My father had to get in the back of the line; so should everyone else

Jim Spiri

Immigration! It is the hot-topic buzzword at the moment that no one really wants to talk honestly about. That is exactly why I must speak about it now. I have found in all my life experiences that dodging an issue only results in more complications down the road.

For the record, I am the son of an immigrant. I am first-generation. My father first came to America working on a boat. At one point, he was deported back to his native land because of improper documentation procedures. It took him another eight years to become a legal, naturalized citizen of the United States of America.

In 1963, eight years after I was born, my father became an American citizen. I explained this situation to my New Mexico House representative, Mr. Moe Maestas, in September one afternoon on my lunch hour at a rally in support of people without legal status at the Roundhouse in Santa Fe.

I asked Representative Maestas a simple question. I inquired, “Mr. Maestas, I am the son of an immigrant who came here to this country improperly the first time and was forced to go back to his native land and return properly and go through the procedures, which took him another eight years. Why, sir, should these folks here be given special treatment and not be required to do the same thing?”

My representative, Mr. Maestas, negatively responded loudly that because my skin color appeared to be much whiter than his, my father was given special treatment. I then explained to Mr. Maestas that my father’s skin color was actually a much darker shade than his own. (My father came from southern Italy.) At this, I appealed to Mr. Maestas’ sense of legal matters (he is a lawyer by trade), and at that, he became negatively vocal and created a scene for all to see.

I stood my ground, kept my cool, and realized, immigration issues are really hot topic in New Mexico.

Times are different than they were 40 years ago

I have known this all my life. I grew up near the border in Doña Ana County, where I worked in the fields picking chile and learned much about my fellow workers and their native lands. In those days, many came over legally to work in the agricultural industry of Southern New Mexico, all usually under the watchful eyes of “la migra,” the Border Patrol who used to run around in green and white vans looking for people without legal status who were overstaying their welcome.

Flash forward to 2011. Times are indeed much different than they were 40 years ago in the chile fields of Southern New Mexico. No one disputes the fact that New Mexico is overwhelmed by the sheer numbers of people without legal status who have overstayed their time here and are overburdening social infrastructure such as educational facilities, medical facilities, and police and first responders.

It has become so out of control that the City of Albuquerque just last week realized that it has had on its payroll as a fireman, for the past 10 years, someone without legal status who has a felony situation on his record.

Probably the most critical component affecting immigration issues here in New Mexico is the drug war in the world’s most dangerous city, Juárez, just a stone’s throw across the border from New Mexico. All would also agree that the war being waged by the cartels is one main reason for the high influx of people without legal status continually flooding across the river daily into New Mexico.

Advertisement

Don’t focus only on Latin America

The immigration situation in New Mexico is broken. All agree.

What most people here in New Mexico don’t realize is that the flow of people without legal status entering into our state as well as our country is not and should not only be focused on those coming up from Mexico and other parts south. Actually, it is spread across a whole gambit of nations. People from all around the world realize that entering the United States illegally is relatively easy.

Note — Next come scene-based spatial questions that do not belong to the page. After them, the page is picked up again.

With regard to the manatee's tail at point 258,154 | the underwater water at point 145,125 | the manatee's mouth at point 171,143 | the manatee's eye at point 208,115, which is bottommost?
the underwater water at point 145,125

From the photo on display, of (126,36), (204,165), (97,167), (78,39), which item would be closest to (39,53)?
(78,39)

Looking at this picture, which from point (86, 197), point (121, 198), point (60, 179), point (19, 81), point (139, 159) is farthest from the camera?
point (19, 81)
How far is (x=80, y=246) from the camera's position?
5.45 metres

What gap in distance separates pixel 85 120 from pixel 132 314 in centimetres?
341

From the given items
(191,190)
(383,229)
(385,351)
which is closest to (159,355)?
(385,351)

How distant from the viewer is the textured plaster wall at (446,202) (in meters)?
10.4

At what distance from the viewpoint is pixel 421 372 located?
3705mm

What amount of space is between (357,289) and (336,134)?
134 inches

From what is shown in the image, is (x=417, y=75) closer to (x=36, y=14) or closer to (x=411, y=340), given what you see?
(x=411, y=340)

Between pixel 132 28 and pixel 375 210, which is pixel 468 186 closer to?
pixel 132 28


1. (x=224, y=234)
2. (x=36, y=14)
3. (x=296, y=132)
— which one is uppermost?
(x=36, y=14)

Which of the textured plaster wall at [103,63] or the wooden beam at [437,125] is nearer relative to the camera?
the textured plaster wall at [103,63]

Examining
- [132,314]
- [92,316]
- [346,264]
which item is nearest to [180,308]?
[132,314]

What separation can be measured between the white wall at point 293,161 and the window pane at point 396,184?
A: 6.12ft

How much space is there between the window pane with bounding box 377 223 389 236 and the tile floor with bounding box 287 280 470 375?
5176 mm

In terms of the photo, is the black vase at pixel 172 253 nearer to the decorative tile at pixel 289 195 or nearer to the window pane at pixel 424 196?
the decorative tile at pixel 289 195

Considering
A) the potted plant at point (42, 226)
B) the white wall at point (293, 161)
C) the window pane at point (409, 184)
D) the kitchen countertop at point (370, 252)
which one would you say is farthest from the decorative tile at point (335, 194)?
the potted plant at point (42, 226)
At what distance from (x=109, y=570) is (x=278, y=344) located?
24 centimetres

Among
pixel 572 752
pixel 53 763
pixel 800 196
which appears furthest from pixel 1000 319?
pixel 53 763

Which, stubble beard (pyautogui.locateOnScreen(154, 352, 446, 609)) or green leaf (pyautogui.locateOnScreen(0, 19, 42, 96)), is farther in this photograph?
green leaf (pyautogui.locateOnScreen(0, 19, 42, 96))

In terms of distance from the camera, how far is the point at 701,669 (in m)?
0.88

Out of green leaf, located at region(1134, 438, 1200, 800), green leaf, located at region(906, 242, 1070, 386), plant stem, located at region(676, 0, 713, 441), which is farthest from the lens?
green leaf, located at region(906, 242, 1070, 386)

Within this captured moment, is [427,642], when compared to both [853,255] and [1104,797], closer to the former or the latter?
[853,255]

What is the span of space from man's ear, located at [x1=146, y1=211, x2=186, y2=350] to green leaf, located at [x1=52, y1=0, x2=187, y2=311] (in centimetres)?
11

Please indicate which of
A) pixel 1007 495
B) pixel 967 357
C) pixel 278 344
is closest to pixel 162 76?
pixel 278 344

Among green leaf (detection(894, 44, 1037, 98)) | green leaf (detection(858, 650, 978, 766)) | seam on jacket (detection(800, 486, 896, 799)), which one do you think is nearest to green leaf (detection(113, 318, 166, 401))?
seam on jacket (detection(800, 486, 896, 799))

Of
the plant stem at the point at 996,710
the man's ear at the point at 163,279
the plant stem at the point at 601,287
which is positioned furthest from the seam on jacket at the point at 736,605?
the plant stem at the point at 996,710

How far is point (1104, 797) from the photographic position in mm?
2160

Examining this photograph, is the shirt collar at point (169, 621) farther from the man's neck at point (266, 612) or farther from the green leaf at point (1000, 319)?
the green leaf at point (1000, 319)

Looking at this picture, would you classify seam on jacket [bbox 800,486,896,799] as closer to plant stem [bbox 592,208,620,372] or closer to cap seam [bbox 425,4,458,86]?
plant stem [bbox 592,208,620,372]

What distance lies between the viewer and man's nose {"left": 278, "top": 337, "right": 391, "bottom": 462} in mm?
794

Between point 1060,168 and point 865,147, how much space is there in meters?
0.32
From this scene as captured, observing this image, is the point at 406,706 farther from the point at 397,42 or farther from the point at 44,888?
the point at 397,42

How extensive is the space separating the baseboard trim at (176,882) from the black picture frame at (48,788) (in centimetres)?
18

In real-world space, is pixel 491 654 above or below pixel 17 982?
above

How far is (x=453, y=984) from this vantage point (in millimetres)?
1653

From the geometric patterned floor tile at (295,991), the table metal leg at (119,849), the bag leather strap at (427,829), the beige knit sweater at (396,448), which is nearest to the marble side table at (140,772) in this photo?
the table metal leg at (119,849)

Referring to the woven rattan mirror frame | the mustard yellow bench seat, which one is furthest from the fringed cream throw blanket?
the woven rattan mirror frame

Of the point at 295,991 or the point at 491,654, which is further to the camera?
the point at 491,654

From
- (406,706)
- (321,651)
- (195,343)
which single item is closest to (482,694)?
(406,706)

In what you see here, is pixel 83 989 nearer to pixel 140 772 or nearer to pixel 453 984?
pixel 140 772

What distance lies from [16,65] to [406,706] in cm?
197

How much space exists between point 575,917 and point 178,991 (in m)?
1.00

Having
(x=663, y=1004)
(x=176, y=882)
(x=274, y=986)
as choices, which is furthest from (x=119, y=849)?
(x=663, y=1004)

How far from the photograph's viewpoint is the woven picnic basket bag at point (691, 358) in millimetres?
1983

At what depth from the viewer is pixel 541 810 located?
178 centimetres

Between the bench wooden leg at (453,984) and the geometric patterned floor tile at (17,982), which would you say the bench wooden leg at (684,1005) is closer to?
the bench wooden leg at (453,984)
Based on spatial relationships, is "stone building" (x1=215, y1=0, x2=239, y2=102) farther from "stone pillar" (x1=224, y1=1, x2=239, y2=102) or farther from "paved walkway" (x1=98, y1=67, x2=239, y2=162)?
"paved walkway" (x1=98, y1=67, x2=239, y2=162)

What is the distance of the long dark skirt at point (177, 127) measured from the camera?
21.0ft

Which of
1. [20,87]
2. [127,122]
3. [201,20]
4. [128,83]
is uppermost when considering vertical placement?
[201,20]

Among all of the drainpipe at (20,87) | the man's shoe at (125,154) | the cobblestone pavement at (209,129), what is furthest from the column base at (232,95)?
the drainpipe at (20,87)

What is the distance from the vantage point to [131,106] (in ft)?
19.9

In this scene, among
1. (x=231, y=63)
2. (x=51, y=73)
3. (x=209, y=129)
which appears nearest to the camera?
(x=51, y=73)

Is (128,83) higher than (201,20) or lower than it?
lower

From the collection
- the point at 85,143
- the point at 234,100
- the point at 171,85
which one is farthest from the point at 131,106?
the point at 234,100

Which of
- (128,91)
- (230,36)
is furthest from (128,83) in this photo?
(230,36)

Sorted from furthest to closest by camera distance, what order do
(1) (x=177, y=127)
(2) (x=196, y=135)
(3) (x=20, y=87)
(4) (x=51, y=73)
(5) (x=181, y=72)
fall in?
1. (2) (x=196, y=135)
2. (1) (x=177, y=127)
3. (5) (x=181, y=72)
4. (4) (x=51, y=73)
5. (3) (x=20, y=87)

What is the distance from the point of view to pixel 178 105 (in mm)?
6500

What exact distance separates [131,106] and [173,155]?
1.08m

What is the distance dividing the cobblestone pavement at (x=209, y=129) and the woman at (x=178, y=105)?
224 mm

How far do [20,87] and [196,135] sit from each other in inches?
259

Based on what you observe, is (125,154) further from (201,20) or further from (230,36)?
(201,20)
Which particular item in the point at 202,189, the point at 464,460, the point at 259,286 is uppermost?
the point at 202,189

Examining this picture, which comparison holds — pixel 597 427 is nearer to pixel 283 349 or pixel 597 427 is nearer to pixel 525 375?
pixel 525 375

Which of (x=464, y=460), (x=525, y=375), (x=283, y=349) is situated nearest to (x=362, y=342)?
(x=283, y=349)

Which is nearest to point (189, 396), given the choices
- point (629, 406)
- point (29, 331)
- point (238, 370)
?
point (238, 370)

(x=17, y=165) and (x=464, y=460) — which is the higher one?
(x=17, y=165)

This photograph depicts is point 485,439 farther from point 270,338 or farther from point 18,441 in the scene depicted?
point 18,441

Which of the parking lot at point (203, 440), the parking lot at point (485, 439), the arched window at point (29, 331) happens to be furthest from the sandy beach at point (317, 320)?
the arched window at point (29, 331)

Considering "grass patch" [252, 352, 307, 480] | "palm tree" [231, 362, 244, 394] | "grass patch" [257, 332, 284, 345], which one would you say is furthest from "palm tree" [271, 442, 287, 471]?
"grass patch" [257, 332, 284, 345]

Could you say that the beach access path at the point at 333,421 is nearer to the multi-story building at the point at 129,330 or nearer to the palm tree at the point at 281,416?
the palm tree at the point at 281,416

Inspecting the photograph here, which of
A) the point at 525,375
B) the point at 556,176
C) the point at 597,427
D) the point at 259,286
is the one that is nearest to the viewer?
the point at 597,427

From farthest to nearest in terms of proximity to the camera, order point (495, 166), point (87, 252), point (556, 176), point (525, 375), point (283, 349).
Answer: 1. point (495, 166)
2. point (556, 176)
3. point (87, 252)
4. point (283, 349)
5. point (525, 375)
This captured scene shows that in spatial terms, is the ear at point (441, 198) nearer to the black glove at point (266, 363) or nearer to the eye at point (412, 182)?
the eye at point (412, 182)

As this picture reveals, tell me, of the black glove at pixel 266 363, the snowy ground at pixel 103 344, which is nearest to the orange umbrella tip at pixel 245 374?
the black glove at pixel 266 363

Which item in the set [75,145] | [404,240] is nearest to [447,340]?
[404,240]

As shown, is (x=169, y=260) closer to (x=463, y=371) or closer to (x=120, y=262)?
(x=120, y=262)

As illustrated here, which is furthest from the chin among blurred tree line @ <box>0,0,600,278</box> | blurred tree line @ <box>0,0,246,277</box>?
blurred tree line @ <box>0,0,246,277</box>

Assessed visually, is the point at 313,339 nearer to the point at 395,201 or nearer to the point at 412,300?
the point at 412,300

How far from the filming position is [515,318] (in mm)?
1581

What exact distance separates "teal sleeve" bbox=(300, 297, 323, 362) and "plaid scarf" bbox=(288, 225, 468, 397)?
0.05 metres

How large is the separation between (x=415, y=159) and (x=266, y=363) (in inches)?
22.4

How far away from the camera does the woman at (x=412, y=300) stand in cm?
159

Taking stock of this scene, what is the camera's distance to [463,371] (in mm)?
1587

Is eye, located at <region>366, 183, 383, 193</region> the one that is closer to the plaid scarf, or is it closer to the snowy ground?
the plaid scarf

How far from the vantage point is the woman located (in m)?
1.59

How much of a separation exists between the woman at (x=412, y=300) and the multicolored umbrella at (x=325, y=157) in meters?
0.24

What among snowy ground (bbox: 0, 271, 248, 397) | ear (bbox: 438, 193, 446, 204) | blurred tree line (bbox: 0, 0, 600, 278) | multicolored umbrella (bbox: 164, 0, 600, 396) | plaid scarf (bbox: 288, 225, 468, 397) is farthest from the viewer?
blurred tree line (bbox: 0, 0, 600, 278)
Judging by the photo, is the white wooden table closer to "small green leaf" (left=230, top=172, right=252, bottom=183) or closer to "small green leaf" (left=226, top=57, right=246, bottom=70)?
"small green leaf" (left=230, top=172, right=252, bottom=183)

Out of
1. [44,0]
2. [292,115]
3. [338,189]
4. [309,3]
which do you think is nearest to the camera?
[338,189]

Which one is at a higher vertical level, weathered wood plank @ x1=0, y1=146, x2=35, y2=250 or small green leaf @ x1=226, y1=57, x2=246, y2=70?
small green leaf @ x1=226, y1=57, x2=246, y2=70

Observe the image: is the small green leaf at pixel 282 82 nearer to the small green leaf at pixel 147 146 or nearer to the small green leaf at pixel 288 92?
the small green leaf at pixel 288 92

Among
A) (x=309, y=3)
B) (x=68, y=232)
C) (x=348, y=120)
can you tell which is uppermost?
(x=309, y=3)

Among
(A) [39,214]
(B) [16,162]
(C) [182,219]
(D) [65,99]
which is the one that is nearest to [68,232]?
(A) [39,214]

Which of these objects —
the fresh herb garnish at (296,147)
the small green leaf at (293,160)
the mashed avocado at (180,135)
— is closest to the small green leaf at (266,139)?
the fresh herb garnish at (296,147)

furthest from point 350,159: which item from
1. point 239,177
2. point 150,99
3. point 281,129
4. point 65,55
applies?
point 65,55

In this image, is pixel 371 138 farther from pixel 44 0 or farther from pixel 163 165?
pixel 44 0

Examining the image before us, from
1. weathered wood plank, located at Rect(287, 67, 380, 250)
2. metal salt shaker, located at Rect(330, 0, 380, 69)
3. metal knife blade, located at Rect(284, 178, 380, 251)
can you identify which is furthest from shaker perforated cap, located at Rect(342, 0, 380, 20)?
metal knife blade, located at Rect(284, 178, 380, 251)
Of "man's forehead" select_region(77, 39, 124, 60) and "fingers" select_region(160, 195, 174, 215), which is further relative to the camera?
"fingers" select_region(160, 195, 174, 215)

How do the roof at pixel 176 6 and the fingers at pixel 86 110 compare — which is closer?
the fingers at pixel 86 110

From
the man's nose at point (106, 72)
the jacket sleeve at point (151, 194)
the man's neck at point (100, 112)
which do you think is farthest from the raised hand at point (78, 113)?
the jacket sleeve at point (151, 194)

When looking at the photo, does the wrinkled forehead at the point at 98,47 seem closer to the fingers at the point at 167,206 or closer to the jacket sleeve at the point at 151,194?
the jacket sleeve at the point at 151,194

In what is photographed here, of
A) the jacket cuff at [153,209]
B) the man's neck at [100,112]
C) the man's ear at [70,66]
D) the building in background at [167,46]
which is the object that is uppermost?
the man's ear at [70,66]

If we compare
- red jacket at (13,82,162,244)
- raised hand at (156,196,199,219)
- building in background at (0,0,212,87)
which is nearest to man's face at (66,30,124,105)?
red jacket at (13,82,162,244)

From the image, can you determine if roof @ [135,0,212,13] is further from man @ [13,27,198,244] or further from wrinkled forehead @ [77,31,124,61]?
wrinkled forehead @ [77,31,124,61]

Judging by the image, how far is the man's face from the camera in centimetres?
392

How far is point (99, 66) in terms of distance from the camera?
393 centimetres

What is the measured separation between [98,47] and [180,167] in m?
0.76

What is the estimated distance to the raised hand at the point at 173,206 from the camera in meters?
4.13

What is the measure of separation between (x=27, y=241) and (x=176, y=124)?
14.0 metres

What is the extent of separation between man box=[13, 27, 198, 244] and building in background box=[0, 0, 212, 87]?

There are tens of thousands of illegal Chinese entrants into this country every year that no one here in New Mexico ever talks about, not to mention those from other parts of the Orient that enter illegally to the United States, usually through Hawaii. And, as some have noted, the northern border with Canada is a relatively easy point of entry for those seeking to come into our country illegally for one reason or another.

So, what is my point here?

The point is that illegal entry into the United States is not an issue limited to those coming from Mexico, as my Representative Moe Maestas may think. Perhaps he has stereotyped today’s immigrants. Maybe he thinks only those from Mexico are important and should receive special treatment. I would strongly disagree with that.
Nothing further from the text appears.